A veces nos sorprenden sucesos que se salen del guion acostumbrado, el libreto más o menos monótono de lo que cabe esperar, ese que a trancas y barrancas hemos ido escribiendo, mano a mano, con la vida. A veces se entrometen en la trama de nuestra biografía un genio pícaro o un duende taimado y lo ponen todo patas arriba, y nos pasan cosas que, así de entrada y sin previo aviso, se diría que no nos corresponden a nosotros, que han caído en un sitio que no es el suyo.

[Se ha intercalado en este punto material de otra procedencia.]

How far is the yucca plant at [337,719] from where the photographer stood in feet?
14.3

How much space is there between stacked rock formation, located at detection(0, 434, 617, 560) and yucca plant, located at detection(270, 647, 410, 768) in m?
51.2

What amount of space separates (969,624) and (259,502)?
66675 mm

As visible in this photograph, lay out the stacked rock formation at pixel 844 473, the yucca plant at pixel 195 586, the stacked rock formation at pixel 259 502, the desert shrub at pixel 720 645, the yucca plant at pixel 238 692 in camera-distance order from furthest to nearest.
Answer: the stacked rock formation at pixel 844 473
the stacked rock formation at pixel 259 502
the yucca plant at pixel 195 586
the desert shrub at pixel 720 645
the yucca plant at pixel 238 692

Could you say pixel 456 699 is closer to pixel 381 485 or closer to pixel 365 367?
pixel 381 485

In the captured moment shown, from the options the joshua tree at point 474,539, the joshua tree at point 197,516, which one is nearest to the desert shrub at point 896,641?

Nos chocan más, naturalmente, las buenas que las malas, porque las esperamos menos. Estamos predispuestos —no tanto preparados— para las molestias y los disgustos repentinos, pero cuando aparece una felicidad insólita no sabemos qué hacer con ella. La miramos con la sospecha del gato escaldado, damos vueltas a su alrededor, la atendemos con torpeza, y muchas veces la dejamos pasar con un cierto alivio. Nos resistimos a creerla, como haríamos con un espejismo, y parpadeamos varias veces para asegurarnos de que está ahí, que no es una ilusión. Hay pocas cosas que nos cuesten más que la contrariedad de nuestras expectativas. ¿Cuánto tiempo hacía que una mujer no nos sonreía con brillo de deseo en los ojos, que no venía a buscarnos a nuestro rincón de ermitaños y nos invitaba a bailar, y casi le podíamos oír la música en el gesto? Parecía una vida entera.
Desconcertados, procuramos contener esa parte de nosotros que se lo apropiaría sin pestañear, que nos lloriquea y nos ruega que tomemos el trago que nos ofrece la vida, antes de que esta caiga en la cuenta de que se ha equivocado y nos quite la miel de la boca. Pero cuesta rechazar la esperanza, y el deseo quiere hacerse valer: cosas más raras se han visto. ¿Y si resulta que algo ha cambiado en los bastidores del destino? ¿Y si por una vez nos ha tocado la lotería cósmica y la suerte sí era para nosotros? ¿Y si un dios loco se ha puesto a lanzar fortunas a voleo, para quien las recoja, como los reyes antiguos echaban monedas a su paso en días de celebración? ¿Y si, como canta Sabina, “algunas veces, cuando menos te lo esperas, va el diablo y se pone de tu parte”?
Pero algo lúcido en nosotros aún se resiste: suspicaces, consideramos en seguida que no puede ser, que tiene que tratarse de una confusión, que en seguida vendrán a arrebatarnos nuestro tesoro diciéndonos que era para otro. Mercurio, el mensajero, visita a veces al destinatario equivocado. Esa decepción da miedo, y es una buena razón para mantenerse cauto. Aunque, por otra parte, demasiada prudencia podría escatimarnos una suerte legítima, y hacernos despreciar la oportunidad de un disfrute. No siempre es fácil distinguir lo que nos corresponde y lo que no, y aun menos lo que es ocasional e impostor de lo que podría cambiar realmente nuestra vida.
No, no es fácil, y hay muchas probabilidades de que, hagamos lo que hagamos, nos equivoquemos. Pero tal vez tengamos que revisar nuestras convicciones y, aun hallándonos ante un destino cambiado, abrir la ventana a los extravagantes cantos del guateque de Dionisos. No hace falta que las apariencias sean certeras, ni que nos acaricien los velos de una ninfa hechicera. Quizá se trate, más bien, de atender a los estremecimientos del deseo, sondear lo que germina en lo recóndito del alma. Quizá la oportunidad no consista en que alguien venga a querernos, sino encontrar despierta el hambre del querer. Quizá la invitación a bailar no signifique más que eso, la ocasión de una danza, y nos esté inquiriendo sobre nuestras ganas olvidadas de bailar. Tal vez no sea el destino lo que ha cambiado, sino nuestros sueños.